First, the Arab governments of the Middle East have proven impotent at stopping Israel’s siege of the Gaza Strip, which is nothing short of a crime against humanity, or working with Israel on a reasonable solution to its conflict with the Palestinians. On the other hand, thanks to Iran’s support of the Palestinians and Hezbollah’s victory over Israel in the summer 2006 war, Iran’s leadership is very popular among the Arab masses (certainly much more popular than among the Iranian people). So the prospect of Iran negotiating with the U.S. while also supporting the Palestinians frightens unpopular Arab leaders.

Second, Arab leaders are worried that if the U.S. and Iran can begin to resolve their differences, then it will demonstrate to the Arab masses that it is possible to resist U.S. pressure, negotiate with the U.S. from a position of strength, and preserve political independence from the U.S. instead of being totally dependent on the U.S., as most governments in the Middle East are, which has generated deep anger in their populations.

Third, the Arab governments believe that as long as Iran is under strong U.S. pressure, the U.S. will not bother with them. While they say they support U.S.-Iran negotiations, they do not wish such negotiations to resolve the differences between the two nations. They do not want the U.S. to attack Iran, because they will be forced to get involved, but they also do not want normalization of relations between the two nations.

It’s not just the Israel lobby that is frightened by the possibility of a thaw between Washington and Tehran.

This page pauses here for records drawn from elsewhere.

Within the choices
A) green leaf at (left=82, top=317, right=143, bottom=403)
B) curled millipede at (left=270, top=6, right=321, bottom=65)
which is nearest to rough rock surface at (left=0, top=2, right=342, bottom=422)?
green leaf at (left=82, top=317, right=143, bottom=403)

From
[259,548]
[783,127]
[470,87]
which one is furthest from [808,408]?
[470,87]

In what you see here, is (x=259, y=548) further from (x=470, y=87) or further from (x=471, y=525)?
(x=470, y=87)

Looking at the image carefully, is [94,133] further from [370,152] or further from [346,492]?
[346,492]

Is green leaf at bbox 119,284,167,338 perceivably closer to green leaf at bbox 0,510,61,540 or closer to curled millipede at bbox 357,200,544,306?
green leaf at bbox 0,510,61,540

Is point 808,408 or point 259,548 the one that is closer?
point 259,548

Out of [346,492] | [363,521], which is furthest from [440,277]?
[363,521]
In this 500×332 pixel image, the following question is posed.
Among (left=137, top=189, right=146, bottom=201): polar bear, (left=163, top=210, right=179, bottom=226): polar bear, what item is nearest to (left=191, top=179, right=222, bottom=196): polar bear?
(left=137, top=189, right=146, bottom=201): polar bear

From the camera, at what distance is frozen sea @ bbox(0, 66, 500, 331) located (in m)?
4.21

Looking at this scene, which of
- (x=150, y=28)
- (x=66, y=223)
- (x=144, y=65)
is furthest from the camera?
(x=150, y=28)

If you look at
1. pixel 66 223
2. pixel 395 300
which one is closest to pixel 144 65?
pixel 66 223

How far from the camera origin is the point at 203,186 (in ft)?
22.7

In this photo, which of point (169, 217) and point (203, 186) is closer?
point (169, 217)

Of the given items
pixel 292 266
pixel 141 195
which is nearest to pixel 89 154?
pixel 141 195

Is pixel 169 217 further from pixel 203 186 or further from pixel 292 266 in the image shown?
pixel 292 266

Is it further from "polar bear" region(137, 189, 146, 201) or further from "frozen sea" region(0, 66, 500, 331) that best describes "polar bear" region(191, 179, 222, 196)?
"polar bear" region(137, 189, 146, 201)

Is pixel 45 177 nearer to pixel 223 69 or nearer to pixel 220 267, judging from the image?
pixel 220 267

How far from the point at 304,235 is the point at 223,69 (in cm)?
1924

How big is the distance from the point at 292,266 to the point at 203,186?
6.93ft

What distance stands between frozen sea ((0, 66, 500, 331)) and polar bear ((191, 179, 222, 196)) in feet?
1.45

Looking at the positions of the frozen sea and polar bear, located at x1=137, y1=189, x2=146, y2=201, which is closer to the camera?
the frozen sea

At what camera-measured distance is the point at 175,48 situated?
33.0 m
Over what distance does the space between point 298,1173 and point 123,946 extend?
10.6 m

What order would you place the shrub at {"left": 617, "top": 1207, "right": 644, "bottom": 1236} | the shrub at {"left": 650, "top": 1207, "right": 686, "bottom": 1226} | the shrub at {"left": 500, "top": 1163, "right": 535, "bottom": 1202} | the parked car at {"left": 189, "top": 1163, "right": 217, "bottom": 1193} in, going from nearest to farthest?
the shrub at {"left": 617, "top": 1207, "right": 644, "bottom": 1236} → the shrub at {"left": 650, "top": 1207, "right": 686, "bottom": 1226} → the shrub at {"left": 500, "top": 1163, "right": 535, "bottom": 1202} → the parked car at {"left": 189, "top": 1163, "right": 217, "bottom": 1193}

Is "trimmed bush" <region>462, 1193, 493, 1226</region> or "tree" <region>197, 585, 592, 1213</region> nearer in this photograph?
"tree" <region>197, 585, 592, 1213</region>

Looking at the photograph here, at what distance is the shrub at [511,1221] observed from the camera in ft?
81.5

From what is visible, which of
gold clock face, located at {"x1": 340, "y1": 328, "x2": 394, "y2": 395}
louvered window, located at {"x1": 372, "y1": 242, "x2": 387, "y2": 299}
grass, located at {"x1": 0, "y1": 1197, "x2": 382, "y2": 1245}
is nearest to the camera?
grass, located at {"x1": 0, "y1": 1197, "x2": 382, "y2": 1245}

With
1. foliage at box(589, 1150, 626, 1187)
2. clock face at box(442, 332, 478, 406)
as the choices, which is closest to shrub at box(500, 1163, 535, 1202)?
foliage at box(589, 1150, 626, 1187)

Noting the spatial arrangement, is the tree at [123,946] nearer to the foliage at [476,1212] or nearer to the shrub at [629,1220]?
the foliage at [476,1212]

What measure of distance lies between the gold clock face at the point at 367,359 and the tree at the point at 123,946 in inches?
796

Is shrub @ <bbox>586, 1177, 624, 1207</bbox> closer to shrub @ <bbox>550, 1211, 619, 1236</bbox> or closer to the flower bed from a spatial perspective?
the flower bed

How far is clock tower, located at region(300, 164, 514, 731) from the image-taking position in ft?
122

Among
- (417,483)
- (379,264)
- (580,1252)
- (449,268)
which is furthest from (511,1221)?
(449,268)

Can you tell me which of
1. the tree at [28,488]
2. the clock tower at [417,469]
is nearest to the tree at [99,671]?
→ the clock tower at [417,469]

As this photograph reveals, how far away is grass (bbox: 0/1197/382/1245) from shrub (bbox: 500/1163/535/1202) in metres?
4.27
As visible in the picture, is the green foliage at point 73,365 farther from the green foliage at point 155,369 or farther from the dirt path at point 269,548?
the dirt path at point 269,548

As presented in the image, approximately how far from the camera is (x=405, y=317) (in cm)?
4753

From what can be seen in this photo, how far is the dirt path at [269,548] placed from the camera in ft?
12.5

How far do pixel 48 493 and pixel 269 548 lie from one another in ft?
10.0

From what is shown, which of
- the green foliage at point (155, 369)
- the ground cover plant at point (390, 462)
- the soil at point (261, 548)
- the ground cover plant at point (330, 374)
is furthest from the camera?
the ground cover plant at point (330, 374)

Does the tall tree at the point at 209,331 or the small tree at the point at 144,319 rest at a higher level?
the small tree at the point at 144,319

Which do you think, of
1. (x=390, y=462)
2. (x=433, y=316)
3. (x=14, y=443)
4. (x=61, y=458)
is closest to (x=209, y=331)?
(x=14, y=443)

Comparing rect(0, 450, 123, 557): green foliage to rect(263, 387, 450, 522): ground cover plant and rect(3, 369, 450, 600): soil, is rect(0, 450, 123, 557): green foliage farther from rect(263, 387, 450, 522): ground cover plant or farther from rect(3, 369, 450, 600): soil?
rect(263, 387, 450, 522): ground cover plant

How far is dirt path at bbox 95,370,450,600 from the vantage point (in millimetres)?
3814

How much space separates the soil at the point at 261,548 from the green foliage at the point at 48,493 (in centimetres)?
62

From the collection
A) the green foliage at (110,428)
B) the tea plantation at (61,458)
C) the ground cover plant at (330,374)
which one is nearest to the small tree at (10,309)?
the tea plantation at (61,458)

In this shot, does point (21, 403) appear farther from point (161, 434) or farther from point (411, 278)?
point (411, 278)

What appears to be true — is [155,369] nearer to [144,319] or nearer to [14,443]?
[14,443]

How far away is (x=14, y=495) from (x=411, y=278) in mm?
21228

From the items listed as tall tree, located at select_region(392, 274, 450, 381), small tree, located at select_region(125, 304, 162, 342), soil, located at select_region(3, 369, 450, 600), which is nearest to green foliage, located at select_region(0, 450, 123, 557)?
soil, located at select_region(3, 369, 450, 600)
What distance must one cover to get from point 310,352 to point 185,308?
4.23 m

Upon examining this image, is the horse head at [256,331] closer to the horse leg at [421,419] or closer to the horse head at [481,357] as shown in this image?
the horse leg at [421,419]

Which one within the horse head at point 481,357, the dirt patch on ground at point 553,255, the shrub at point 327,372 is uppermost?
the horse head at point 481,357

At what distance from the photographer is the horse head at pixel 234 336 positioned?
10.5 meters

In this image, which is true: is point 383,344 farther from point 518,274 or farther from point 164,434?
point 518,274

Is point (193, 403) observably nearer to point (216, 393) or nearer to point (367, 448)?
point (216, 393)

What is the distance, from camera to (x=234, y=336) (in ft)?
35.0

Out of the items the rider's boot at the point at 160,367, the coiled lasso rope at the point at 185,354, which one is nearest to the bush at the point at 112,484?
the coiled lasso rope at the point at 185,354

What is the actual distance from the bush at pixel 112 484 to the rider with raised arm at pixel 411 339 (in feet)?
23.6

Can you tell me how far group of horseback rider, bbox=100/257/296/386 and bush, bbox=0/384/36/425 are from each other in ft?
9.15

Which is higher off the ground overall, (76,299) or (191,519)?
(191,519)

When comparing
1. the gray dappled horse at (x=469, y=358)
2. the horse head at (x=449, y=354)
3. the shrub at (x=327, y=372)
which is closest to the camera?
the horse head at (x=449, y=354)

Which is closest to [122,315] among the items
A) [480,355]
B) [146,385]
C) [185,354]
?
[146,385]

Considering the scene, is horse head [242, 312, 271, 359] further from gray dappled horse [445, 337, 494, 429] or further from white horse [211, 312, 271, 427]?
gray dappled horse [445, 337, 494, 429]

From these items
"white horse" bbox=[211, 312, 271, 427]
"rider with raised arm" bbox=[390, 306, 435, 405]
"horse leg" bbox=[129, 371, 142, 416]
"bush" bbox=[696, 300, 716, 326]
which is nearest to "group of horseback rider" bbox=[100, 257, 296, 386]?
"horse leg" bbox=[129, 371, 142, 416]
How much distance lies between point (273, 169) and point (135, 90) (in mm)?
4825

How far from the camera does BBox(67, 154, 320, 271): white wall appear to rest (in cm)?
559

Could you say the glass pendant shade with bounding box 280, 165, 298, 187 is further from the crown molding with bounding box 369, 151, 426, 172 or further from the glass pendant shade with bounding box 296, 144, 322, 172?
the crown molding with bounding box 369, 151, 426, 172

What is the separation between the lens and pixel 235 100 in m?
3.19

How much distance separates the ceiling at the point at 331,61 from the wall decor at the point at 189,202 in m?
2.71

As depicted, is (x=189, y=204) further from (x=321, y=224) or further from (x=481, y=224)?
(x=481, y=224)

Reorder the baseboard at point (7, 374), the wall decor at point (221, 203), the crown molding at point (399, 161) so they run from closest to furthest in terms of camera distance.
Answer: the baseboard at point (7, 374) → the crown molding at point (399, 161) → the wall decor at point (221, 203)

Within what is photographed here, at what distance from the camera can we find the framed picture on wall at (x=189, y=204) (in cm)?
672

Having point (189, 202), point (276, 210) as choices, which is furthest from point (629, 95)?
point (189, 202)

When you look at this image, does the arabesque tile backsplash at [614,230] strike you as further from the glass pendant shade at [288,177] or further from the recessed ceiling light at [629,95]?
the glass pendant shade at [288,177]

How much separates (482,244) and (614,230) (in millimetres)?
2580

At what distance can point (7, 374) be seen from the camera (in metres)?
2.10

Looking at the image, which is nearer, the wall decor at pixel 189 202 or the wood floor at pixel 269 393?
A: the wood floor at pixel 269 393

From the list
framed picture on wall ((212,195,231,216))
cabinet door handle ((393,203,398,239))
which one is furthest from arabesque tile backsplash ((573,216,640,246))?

On the other hand, Iran is ripe for fundamental changes. Its democratic movement will be greatly aided if negotiations do begin and result in a lessening of tension between the two nations. Once the threat of U.S. attacks on Iran is removed, Iran’s hardliners will find themselves at a crossroads. They will either have to address the aspirations – economic, political, and social – of the Iranian people, or they will be removed from power one way or another. That will be in the interest of the entire Middle East, including the Arab nations.